Influence of snow microstructure on the compressive strength of weak layers

Slab avalanches result from the failure of a weak snowpack layer buried underneath a cohesive slab. Determining the material properties of different weak layer morphologies is therefore necessary to better understand and model slab avalanche formation. Natural weak layers exhibit a variety of different microstructures and densities, and thus show different mechanical behavior. Up to now, mechanical properties of snow have been mainly evaluated based on bulk proxies such as snow density, while relevant microstructural characteristics have not been accounted for.

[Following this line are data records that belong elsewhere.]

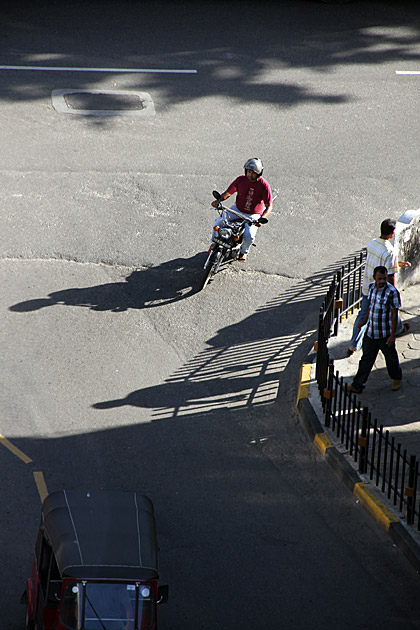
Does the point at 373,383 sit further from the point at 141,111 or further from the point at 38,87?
the point at 38,87

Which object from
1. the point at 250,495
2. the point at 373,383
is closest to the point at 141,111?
the point at 373,383

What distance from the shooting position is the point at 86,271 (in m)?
13.1

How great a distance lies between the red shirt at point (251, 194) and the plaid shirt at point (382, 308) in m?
3.50

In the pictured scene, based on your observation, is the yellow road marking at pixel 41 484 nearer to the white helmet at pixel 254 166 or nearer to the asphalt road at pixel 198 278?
the asphalt road at pixel 198 278

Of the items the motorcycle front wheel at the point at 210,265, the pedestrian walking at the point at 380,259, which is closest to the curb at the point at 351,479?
the pedestrian walking at the point at 380,259

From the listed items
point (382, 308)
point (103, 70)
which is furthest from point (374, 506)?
point (103, 70)

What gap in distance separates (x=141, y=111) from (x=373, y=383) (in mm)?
8843

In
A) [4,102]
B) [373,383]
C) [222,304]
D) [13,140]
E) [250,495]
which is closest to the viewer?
[250,495]

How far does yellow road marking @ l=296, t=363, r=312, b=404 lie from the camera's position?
431 inches

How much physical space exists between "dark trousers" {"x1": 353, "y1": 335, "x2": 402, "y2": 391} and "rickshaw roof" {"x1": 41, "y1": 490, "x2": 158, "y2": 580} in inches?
161

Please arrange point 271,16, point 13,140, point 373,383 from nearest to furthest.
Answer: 1. point 373,383
2. point 13,140
3. point 271,16

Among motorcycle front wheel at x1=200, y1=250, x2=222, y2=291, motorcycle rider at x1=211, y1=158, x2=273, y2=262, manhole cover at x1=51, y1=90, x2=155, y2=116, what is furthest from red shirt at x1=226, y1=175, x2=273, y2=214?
manhole cover at x1=51, y1=90, x2=155, y2=116

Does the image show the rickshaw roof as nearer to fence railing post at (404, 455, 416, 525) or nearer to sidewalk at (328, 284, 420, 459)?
fence railing post at (404, 455, 416, 525)

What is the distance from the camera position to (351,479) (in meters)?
9.59
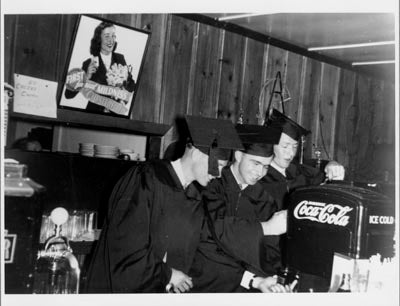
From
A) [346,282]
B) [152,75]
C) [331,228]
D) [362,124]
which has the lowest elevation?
[346,282]

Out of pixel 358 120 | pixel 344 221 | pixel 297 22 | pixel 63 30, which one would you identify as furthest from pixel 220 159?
pixel 358 120

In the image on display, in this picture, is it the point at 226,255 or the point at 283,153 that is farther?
the point at 283,153

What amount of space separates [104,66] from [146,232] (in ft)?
3.55

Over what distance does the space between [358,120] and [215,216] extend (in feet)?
7.65

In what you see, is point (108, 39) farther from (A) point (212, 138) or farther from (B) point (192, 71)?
(A) point (212, 138)

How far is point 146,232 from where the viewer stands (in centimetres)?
172

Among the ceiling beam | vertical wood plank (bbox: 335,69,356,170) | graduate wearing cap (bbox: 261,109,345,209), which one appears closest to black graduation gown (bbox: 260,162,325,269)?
graduate wearing cap (bbox: 261,109,345,209)

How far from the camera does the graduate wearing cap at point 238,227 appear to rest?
1.83 metres

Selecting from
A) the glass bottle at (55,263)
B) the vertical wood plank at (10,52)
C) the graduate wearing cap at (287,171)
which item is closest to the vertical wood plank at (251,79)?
the graduate wearing cap at (287,171)

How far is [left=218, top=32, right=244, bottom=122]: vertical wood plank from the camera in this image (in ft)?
9.87

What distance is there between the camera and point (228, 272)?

To establish a link between the microstructure of weak layers and their mechanical properties, we performed displacement-controlled laboratory experiments using a uniaxial testing machine. The compression experiments were recorded using a high-speed camera, allowing us to derive the strain within the weak layer. The microstructure of each batch of specimens was analyzed using micro-tomography to obtain density, specific surface area, anisotropy and correlation lengths. As testing a wide range of microstructural morphologies is difficult due to seasonal availability and the need to transport the fragile samples to the laboratory, we used both natural and artificially grown weak layers. We tested weak layers composed of facetted grains, depth hoar, surface hoar, precipitation particles and rounded grains.  

The compressive strength of more than 200 tested samples covered two orders of magnitude (0.5 kPa to 150 kPa) for weak layer densities ranging from 110 kg/m³ to 380 kg/m³. As expected, our results show a strong correlation between weak layer density and compressive strength, but also a dependence on other microstructural quantities. These results will help us improve our understanding of the mechanical properties of weak snowpack layers and will ultimately allow us to better forecast avalanche release probability.